- Data listing:

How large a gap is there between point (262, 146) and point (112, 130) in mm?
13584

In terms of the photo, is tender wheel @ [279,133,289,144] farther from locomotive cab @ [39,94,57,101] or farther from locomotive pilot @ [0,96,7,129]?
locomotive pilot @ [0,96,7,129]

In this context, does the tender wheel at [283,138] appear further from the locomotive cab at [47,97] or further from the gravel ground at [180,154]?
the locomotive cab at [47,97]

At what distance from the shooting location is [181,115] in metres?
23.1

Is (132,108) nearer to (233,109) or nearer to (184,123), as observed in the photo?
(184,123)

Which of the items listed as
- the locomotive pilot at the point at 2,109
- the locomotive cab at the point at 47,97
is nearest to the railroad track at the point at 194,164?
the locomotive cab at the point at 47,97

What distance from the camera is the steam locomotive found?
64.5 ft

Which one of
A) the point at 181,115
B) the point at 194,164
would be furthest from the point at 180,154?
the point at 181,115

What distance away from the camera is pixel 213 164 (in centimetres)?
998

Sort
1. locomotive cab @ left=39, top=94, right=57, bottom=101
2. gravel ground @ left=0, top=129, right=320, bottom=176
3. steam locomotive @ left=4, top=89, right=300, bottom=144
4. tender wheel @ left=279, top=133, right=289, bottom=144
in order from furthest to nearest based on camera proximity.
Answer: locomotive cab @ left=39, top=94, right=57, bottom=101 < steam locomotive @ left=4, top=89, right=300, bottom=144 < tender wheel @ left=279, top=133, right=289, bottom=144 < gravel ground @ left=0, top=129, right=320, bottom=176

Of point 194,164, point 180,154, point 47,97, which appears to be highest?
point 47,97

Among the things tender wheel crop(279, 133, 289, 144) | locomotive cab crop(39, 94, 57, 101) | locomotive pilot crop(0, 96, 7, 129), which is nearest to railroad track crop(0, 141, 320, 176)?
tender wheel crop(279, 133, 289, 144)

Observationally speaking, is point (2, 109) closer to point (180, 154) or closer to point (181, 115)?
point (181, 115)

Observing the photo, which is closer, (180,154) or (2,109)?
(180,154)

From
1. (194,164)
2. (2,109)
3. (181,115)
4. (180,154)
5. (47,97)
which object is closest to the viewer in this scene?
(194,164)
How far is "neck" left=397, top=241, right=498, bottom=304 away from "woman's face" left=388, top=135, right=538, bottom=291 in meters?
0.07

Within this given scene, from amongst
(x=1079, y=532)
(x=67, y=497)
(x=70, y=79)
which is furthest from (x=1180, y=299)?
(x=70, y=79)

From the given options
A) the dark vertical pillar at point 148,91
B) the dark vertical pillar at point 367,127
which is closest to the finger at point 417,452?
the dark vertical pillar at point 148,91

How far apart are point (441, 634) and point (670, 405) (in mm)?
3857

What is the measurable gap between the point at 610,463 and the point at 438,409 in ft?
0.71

- Written instruction: Copy the items word for word, starting with the line containing "Within this given scene, from amongst" and continuing through the last line of the items.

- Answer to this problem:
Within this given scene, from amongst
(x=1079, y=532)
(x=67, y=497)
(x=70, y=79)
which is furthest from (x=1180, y=299)?
(x=70, y=79)

From the given options
A) the dark vertical pillar at point 148,91
B) the dark vertical pillar at point 367,127
which is closest to the finger at point 417,452?
the dark vertical pillar at point 148,91

How far apart are point (441, 634) and point (670, 405) (in mm)?
3857

What is the measurable gap between the point at 610,463 and the point at 438,409 in ft?
0.71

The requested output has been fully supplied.